【发布时间】:2012-01-24 11:56:35
【问题描述】:
我有一个用 Java 编写的单线程 ActiveMQ 消费者。我要做的就是从队列中接收()一条消息,尝试将其发送到 Web 服务,如果成功则确认()它。如果 Web 服务调用失败,我希望消息保留在队列中并在超时后重新发送。
除了重新发送部分外,它或多或少都在工作:每次我重新启动消费者时,它都会为仍在队列中的每个消息获取一条消息,但在发送失败后,这些消息永远不会重新发送。
我的代码如下:
public boolean init() throws JMSException, FileNotFoundException, IOException {
ActiveMQConnectionFactory connectionFactory = new ActiveMQConnectionFactory(user, password, url);
RedeliveryPolicy policy = new RedeliveryPolicy();
policy.setInitialRedeliveryDelay(500);
policy.setBackOffMultiplier(2);
policy.setUseExponentialBackOff(true);
connectionFactory.setRedeliveryPolicy(policy);
connectionFactory.setUseRetroactiveConsumer(true); // ????
Connection connection = connectionFactory.createConnection();
connection.setExceptionListener(this);
connection.start();
session = connection.createSession(transacted, ActiveMQSession.INDIVIDUAL_ACKNOWLEDGE);
destination = session.createQueue(subject); //???
consumer = session.createConsumer(destination);
//consumer.setMessageListener(this); // message listener had same behaviour
}
private void process() {
while(true) {
System.out.println("Waiting...");
try {
Message message = consumer.receive();
onMessage(message);
} catch (JMSException e) {
e.printStackTrace();
}
try {
Thread.sleep(500);
} catch (InterruptedException e) {
e.printStackTrace();
}
}
}
@Override
public void onMessage(Message message) {
System.out.println("onMessage");
messagesReceived++;
if (message instanceof TextMessage) {
try {
TextMessage txtMsg = (TextMessage) message;
String msg = txtMsg.getText();
if(!client.sendMessage(msg)) {
System.out.println("Webservice call failed.

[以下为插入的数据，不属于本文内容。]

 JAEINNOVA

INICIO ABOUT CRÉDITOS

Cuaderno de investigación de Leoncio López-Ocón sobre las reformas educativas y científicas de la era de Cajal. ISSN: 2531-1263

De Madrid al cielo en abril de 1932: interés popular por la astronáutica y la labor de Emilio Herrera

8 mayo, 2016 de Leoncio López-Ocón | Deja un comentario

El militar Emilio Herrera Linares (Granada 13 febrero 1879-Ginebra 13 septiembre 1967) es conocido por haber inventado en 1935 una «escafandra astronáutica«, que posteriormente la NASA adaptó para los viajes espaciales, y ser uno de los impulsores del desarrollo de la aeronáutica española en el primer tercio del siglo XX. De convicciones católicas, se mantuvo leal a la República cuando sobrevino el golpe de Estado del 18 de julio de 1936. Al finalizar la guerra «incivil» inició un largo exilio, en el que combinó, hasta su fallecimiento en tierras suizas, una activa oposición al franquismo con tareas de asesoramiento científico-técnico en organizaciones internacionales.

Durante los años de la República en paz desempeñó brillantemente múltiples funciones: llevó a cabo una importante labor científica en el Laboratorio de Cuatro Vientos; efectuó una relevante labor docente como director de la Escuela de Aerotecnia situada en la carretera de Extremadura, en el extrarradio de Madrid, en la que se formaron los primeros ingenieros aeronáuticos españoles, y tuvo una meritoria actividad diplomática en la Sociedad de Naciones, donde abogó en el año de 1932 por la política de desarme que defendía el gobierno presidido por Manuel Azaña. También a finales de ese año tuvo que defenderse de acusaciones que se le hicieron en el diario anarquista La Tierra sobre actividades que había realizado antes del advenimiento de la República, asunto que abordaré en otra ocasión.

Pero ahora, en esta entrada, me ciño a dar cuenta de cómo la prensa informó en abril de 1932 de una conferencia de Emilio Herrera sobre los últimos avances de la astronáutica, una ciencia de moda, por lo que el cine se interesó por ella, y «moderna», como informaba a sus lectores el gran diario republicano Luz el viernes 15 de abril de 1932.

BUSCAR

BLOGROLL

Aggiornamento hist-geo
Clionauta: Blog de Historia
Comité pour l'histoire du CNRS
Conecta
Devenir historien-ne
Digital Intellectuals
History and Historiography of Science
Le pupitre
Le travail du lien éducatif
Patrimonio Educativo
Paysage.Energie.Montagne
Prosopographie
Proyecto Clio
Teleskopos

Keeping message");
//message.
} else {
message.acknowledge();
}
if (transacted) {
if ((messagesReceived % batch) == 0) {
System.out.println("Commiting transaction for last " + batch + " messages; messages so far = " + messagesReceived);
session.commit();
}
}
} catch (JMSException e) {
e.printStackTrace();
}
}
}
我目前没有使用交易(也许我应该使用?)。
我确定我错过了一些简单的东西,很快就会拍我的额头,但我似乎无法弄清楚这应该如何工作。谢谢!
编辑:因为没有足够的代表,我自己无法回答:
好的,经过更多的实验,事实证明事务是做到这一点的唯一方法。这是新代码:
public boolean init() throws JMSException, FileNotFoundException, IOException {
ActiveMQConnectionFactory connectionFactory = new ActiveMQConnectionFactory(user, password, url);
RedeliveryPolicy policy = new RedeliveryPolicy();
policy.setInitialRedeliveryDelay(1000L);
policy.setMaximumRedeliveries(RedeliveryPolicy.NO_MAXIMUM_REDELIVERIES);
connectionFactory.setRedeliveryPolicy(policy);
connectionFactory.setUseRetroactiveConsumer(true);
Connection connection = connectionFactory.createConnection();
connection.setExceptionListener(this);
connection.start();
session = connection.createSession(transacted, ActiveMQSession.CLIENT_ACKNOWLEDGE);
destination = session.createQueue(subject);
consumer = session.createConsumer(destination);
}
@Override
public void onMessage(Message message) {
System.out.println("onMessage");
messagesReceived++;
if (message instanceof TextMessage) {
try {
TextMessage txtMsg = (TextMessage) message;
String msg = txtMsg.getText();
if(client.sendMessage(msg)) {
if(transacted) {
System.out.println("Call succeeded - committing message");
session.commit();
}
//message.acknowledge();
} else {
if(transacted) {
System.out.println("Webservice call failed. Rolling back message");
session.rollback();
}
}
} catch (JMSException e) {
e.printStackTrace();
}
}
}
现在,按照重新投递政策的规定,每 1000 毫秒重新发送一次消息。
希望这对其他人有帮助! :)
【问题讨论】:
-
确实很有帮助。谢谢!
-
哇,这救了我。显然,activemq 通常会在 10 秒左右将事情“放回队列”,除非您像以前那样指定 1。
-
对初学者很有帮助。尤其是为什么你提到
1000ms。 -
如果使用单独的确认模式(就像你原来的那样),连接必须关闭,否则 ActiveMQMessageConsumer 会认为它是重复的并自动忽略它。
-
@MartinSerrano - 谢谢!这就解释了为什么我转发的消息没有送达!